------ EXCERPT TO READ

2. Make entries in a separate “CONFLICTS” table in the database that contains the ID of the object in question, and the two versions which conflict.
3. Log conflicts in the COMMENTS tables, where appropriate.
Domain Objects
Replication of the ActionSite domain objects, e.g. actions, Fixlets, etc., must be considered at both the database table level and the domain object level because, for certain types of object, special conflict resolution rules or changes to the existing object format are necessary.
Table-Level Synchronization

- PROPERTIES
- TEXTFIELDS
- BLOBFIELDS
- VERSIONS
- ACTIONS

PROPERTIES, TEXTFIELDS, and BLOBFIELDS are retrieved via a basic sequence based replication scheme. Only ActionSite rows are replicated. The preferred embodiment relies on GatherDB on each server to update external content.
VERSIONS are replicated as a byproduct of PROPERTIES replication. In addition to the relevant PROPERTIES columns, the retrieval query includes the CreationVersion column from VERSIONS. During insertion of the retrieved PROPERTIES rows, if the corresponding VERSIONS row does not exist, it is inserted using the retrieved CreationVersion and Version. If a VERSION row does exist, the LatestVersion column is updated whenever the Version column of the replicated row is greater (under the total order) than the existing LatestVersion. Otherwise, the object is replicated, but the VERSION table is not modified.
ACTIONS are replicated as a byproduct of PROPERTIES replication. Whenever an action PROPERTIES row is retrieved that does not have an existing VERSIONS entry, the appropriate row is inserted in the ACTIONS table. During the process of replicating these tables, the MaxManyVersion column in the DBINFO table is also updated such that when replication is complete, each MaxManyVersion component is greater than the maximum corresponding component from all objects.
Content-Specific Changes
The following types of content need changes to make them compatible with the database replication mechanism. It is assumed that action site initialization happens only on the main server; other servers just replicate the initialized data. Therefore, content that is created on initialization and never modified is automatically compatible with the database replication mechanism. This includes the ActionSite site and trash objects.
The following columns are added to the SITENAMEMAP table:
Masthead text not null

- The site masthead

ActionSMIME text not null

- A SMIME block containing a subscription action, if the site is currently subscribed, or an unsubscription action, if the site is currently unsubscribed.

The Console, BESAdmin, and GatherDB read and write to these columns instead of PROPERTIES/TEXTFIELDS. Conflicts will be managed via the SITENAMEMAP ManyVersion.

------------
------ INFORMATION SUPPLIED

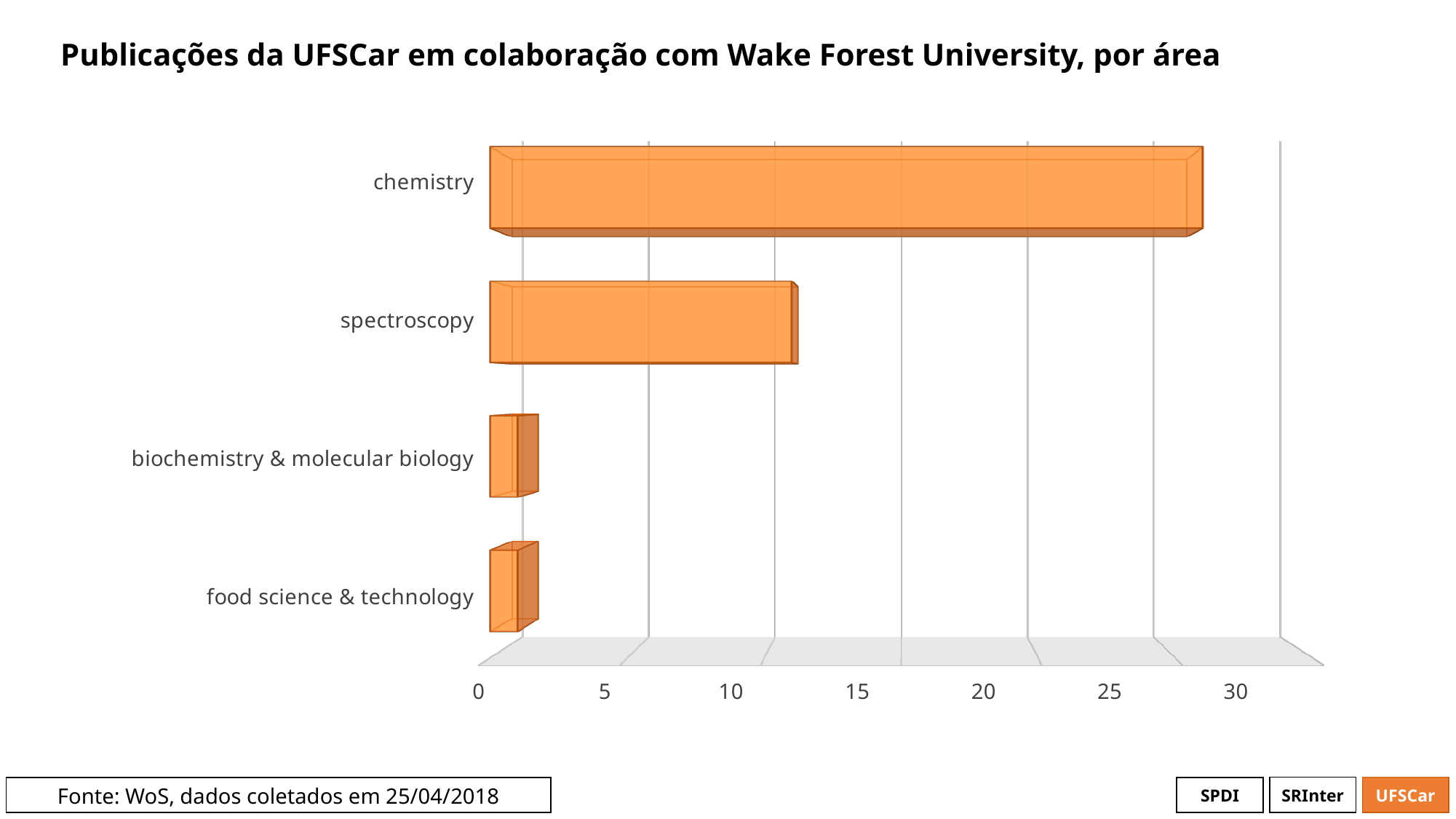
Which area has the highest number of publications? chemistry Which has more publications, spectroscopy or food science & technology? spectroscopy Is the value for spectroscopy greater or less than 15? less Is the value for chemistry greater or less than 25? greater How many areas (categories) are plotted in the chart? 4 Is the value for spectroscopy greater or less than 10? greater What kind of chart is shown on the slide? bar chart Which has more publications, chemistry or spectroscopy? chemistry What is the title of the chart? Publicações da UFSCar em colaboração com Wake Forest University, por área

------------
------ INFORMATION SUPPLIED

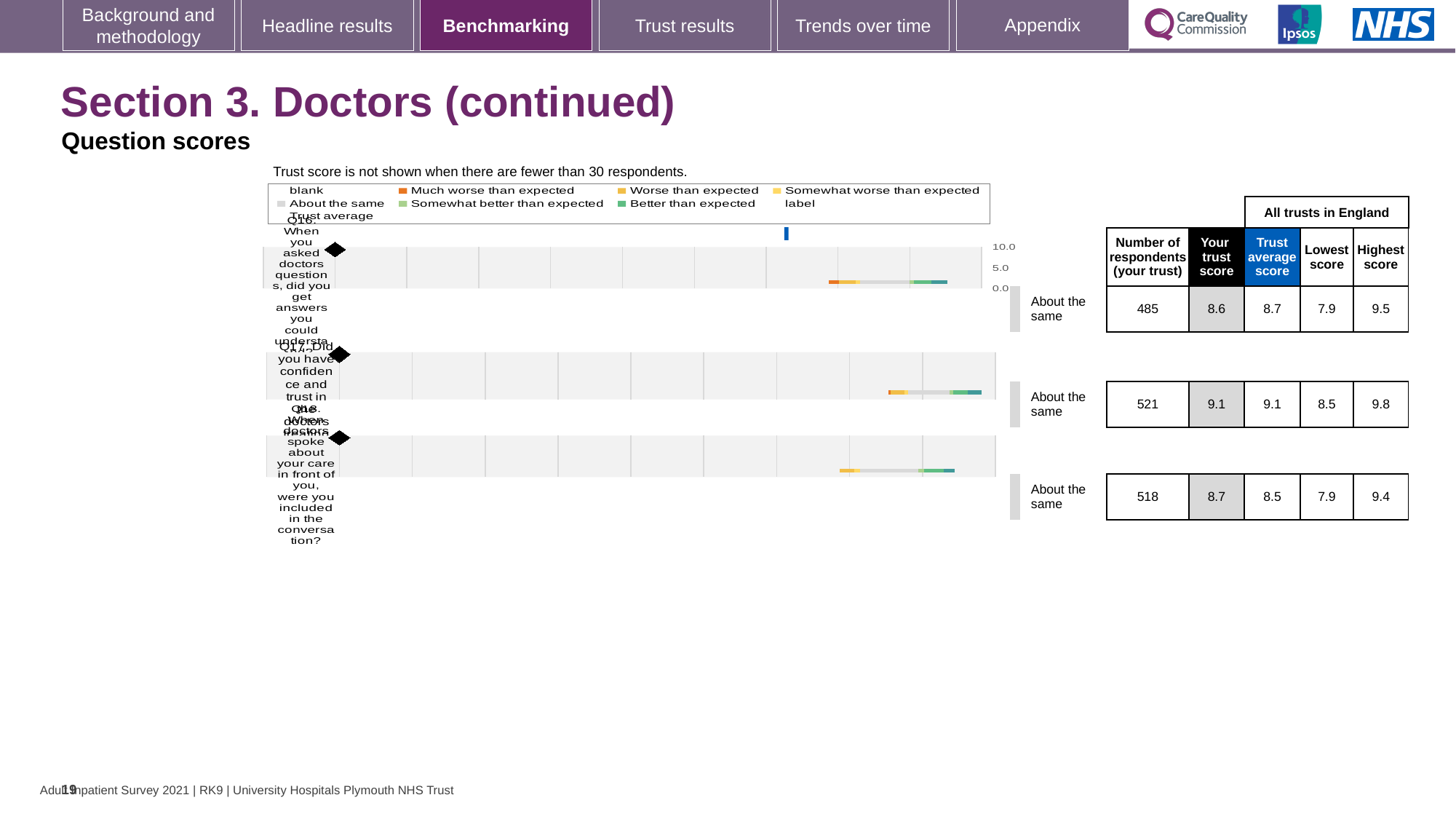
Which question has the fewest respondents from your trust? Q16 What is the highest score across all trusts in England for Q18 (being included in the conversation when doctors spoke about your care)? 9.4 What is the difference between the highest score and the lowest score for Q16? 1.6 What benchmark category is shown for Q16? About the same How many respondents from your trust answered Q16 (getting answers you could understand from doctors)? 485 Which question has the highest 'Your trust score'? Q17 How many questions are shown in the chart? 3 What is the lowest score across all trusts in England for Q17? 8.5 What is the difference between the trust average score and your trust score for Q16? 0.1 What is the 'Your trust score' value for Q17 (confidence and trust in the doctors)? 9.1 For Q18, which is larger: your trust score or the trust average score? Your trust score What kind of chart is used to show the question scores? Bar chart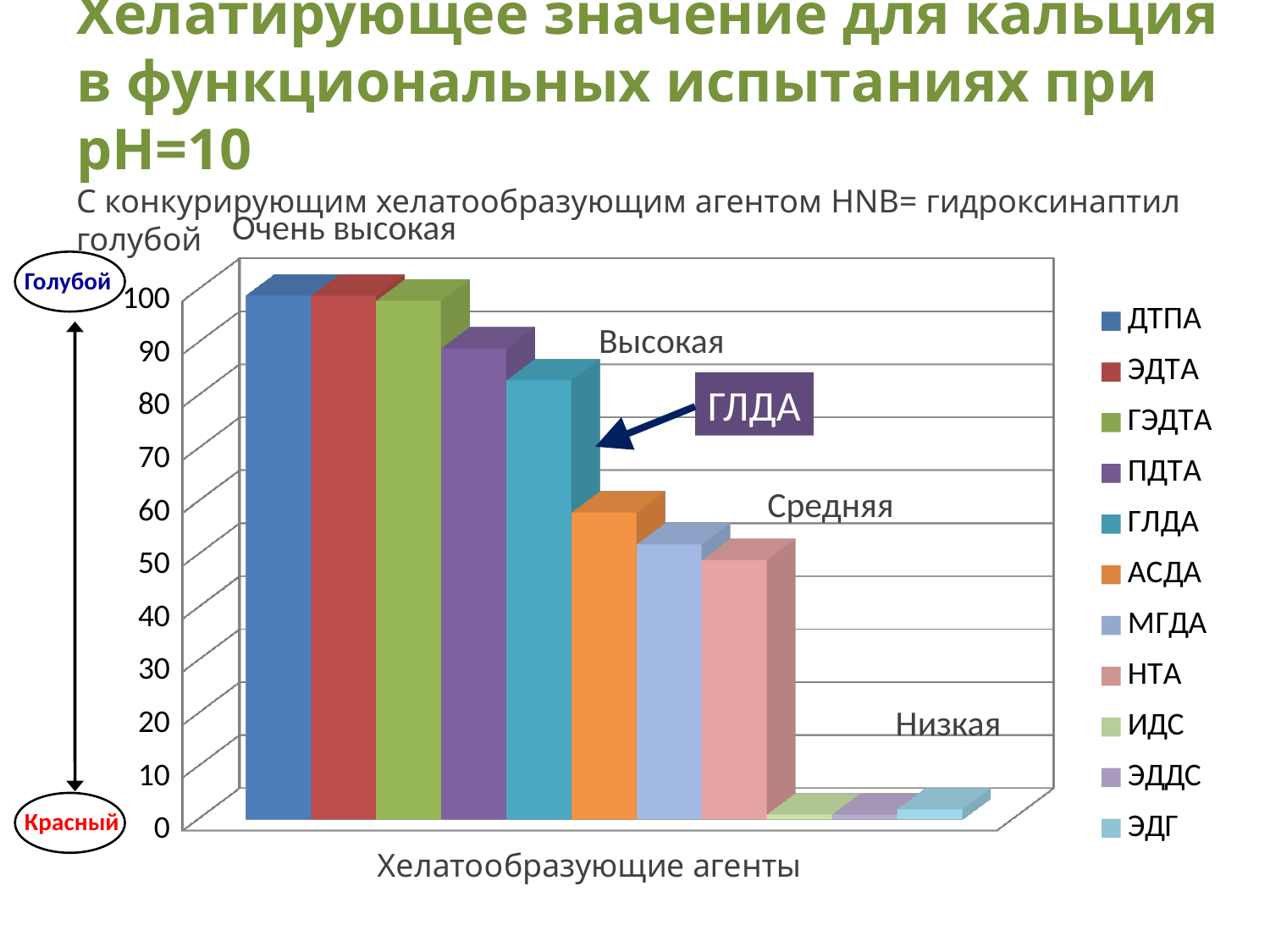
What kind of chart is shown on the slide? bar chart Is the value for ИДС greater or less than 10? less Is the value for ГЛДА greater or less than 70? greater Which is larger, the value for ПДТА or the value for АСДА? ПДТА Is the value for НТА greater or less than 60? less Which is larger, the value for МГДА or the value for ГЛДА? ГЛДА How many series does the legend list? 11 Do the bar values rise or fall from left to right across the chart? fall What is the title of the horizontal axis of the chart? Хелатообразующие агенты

------------

» WHAT NEEDS TO BE DONE:
Please copy word for word the part of the database replication passage starting with "ActionSMIME text not" and going on through "the SITENAMEMAP ManyVersion.". The items are not needed for this.

» ANSWER BOX:
ActionSMIME text not null

- A SMIME block containing a subscription action, if the site is currently subscribed, or an unsubscription action, if the site is currently unsubscribed.

The Console, BESAdmin, and GatherDB read and write to these columns instead of PROPERTIES/TEXTFIELDS. Conflicts will be managed via the SITENAMEMAP ManyVersion.